No podría reproducir con precisión lo que nos dijimos, pero estoy seguro que fueron las palabras justas. Qué canción de los Beatles le gustaba más a cada uno. Si yo seguía teniendo problemas con aquel profesor. Cómo andabas con tus clases de guitarra, si ya te animabas a tocar alguna canción delante de tus amigos. Te confesé que me gustaba Silvana de mi curso. Me dijiste que ya te habías dado cuenta en mi cumpleaños, que te caía bien, que te parecía ideal para mí. Me nombraste al chico que te gustaba de tu curso. Yo no lo conocía. ¿Te acordás?

Después, mirando el cielo nos preguntamos si habría algo escrito en las estrellas, si nuestro destino estaría ahí, si valdría la pena ser adultos, si existiría algo después de la muerte.

Encendimos otros cigarrillos. Mirábamos hacia arriba y soltábamos el humo al cielo estirando adrede el sonido del soplido. Lo hacíamos al mismo tiempo.

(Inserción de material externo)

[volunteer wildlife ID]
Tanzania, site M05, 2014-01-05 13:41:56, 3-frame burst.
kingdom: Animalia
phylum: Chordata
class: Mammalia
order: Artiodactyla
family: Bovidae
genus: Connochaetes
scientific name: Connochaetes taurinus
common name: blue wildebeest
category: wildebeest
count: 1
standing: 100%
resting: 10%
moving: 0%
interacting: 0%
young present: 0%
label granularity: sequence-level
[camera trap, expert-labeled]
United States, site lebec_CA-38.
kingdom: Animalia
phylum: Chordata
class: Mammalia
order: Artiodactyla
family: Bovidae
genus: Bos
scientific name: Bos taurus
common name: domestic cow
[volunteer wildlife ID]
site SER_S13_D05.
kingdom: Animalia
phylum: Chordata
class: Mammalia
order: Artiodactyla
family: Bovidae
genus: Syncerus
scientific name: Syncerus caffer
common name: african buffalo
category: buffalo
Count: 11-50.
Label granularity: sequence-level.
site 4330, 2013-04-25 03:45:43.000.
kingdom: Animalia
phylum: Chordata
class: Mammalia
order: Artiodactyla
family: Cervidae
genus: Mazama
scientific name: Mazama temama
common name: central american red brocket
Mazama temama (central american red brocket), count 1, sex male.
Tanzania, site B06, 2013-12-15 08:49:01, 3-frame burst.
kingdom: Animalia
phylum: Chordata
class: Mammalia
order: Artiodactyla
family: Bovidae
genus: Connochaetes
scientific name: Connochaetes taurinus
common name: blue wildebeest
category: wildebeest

Veíamos el humo disolverse en el fondo estrellado, escuchábamos el sonido de nuestras exhalaciones entremezclarse y perderse con el canto de los grillos, y sentíamos el olor del tabaco disiparse entre el de la alfalfa tierna. Nos quedamos colgados disfrutando esa sinfonía de cosas que se diluyen. Había algo ahí y sabíamos que la magia estaba en no saber qué era. Después cayó una estrella y cada uno pidió tres deseos sin revelarlos, para que se cumplieran.